My parents jointly owned a house until my father died a few years ago, he was in hospital/care home until he died. As my mother was already in a care home their house was empty.
About a year after my father went into care my step brother ( same father) moved in based on a verbal agreement with me which was for 6 months, he was renting at have time and seemed silly when there was an empty house there.
He has now been there about 6 years and refuses to move out, he is now ignoring all efforts at communicating. He did previously demand a large sum to reimburse for work done on the house. There was never any agreement even discussed about this nor the fact that such work was going to be done.
He has spent money on the house but nowhere near what he us asking and no rent has ever been paid.
As my father is now dead the sole owner is my mother who is not the occupants mother, so I believe he has no right of inheritance as never adopted and did not live with us in this house.
My mother is quite ill and unable to communicate to give power of attorney or start eviction proceedings. 
I am looking to find a way to secure my mothers property, not to sell or gain from it, basically to stop my step brother claiming it as his own which seems to be his intention.
As my mother is basically disabled and can't communicate it seems she has no rights to have her property protected.
I think technically he is a squatter, can I gain access when he goes on holiday and change the locks acting in my mothers best interest?


----------



## Brendan Burgess (29 Jul 2013)

> My mother is quite ill and unable to communicate to give power of attorney or start eviction proceedings.



Can she not be made a ward of court?


----------



## Toffeehead (29 Jul 2013)

Because if her condition and inability to communicate it is not possible to determine menal capacity and I believe ward of court requires mental incapacity to be established. In saying that we believe she is mentally capable but it is impossible to test it.
Is there a way of acting as her property manager?
Or does Ireland have an equivalent to protected intended occupier


----------



## WizardDr (29 Jul 2013)

@Toffeehead I think the 'Ward of Court' is what you may need. See here http://www.citizensinformation.ie/en/health/legal_matters_and_health/wards_of_court.html

Howver, there are a number of matters that you need to consider:

- how did the property get into joint ownership?
- is the legal ownership a 'joint tenancy' or a 'tenancy-in-common'?
The latter passes by way of will, the former on death to survivor.
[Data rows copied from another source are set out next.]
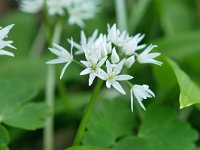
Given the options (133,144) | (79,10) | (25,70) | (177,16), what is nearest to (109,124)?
(133,144)

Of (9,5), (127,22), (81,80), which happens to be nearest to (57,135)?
(81,80)

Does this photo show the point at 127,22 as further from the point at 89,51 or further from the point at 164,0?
the point at 89,51

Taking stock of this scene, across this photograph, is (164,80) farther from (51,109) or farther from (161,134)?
(51,109)

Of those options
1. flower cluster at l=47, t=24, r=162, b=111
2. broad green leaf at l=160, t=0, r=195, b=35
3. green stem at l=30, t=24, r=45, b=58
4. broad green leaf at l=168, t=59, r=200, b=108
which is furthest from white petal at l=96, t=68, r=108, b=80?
green stem at l=30, t=24, r=45, b=58

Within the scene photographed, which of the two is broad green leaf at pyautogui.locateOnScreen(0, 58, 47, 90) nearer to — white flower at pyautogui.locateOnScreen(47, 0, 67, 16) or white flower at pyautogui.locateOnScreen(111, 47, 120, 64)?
white flower at pyautogui.locateOnScreen(47, 0, 67, 16)

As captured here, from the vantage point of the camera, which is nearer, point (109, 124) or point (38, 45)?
point (109, 124)

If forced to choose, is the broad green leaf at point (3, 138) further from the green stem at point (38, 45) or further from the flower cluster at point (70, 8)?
the green stem at point (38, 45)

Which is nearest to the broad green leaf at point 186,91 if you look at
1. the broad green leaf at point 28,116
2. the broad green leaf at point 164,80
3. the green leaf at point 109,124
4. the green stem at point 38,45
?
the broad green leaf at point 164,80
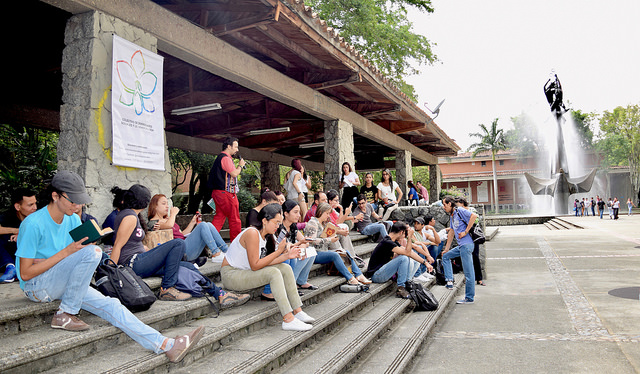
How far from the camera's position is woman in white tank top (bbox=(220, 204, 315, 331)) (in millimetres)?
3910

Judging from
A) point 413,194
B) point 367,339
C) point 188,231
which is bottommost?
point 367,339

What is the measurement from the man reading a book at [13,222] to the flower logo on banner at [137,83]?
1459mm

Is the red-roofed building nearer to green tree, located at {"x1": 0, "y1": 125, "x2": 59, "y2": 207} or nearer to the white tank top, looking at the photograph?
green tree, located at {"x1": 0, "y1": 125, "x2": 59, "y2": 207}

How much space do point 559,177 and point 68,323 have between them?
32.0 m

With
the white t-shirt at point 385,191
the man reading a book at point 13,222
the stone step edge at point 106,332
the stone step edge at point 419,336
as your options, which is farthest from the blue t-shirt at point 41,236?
the white t-shirt at point 385,191

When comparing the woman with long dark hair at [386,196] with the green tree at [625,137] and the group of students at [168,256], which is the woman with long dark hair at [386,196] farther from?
the green tree at [625,137]

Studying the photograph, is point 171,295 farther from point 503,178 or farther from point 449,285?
point 503,178

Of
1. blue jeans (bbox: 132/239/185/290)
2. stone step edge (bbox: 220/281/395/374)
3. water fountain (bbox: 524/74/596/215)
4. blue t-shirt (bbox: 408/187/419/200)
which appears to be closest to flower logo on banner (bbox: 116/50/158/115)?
blue jeans (bbox: 132/239/185/290)

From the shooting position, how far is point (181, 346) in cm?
286

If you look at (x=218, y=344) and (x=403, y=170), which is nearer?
(x=218, y=344)

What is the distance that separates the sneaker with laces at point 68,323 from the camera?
2787 millimetres

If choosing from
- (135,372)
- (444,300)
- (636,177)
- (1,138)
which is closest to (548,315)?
(444,300)

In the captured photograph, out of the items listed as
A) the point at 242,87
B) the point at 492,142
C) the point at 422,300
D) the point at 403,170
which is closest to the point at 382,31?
the point at 403,170

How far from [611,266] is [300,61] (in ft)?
25.2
Was your father divorced or did his wife die? 
Did your father leave a will? If your Stepbrother was not adequately provided for he may have a claim under s117 Succession Act.

Also was there any situation where his father and your mother agreed/cosnented / wished for some arrangement for your step brother.

Whether you like it or not, he is not outside the tent as it were.


----------



## Brendan Burgess (29 Jul 2013)

What is your solicitor or your mother's solicitor saying about it? 

Brendan


----------



## Toffeehead (29 Jul 2013)

The property is was jointly owned as bought while married
My father had a will which basically left everything to my mother.
The rest of us had small items left to us in the will, myself, sister and step brother, more sentimental items really.
My father was not divorced, his first wife died
I am not aware of any arrangement made between my parents.
There was a verbal family agreement that when the time comes everything just goes 3 ways to be fair all round but he now send to have other ideas.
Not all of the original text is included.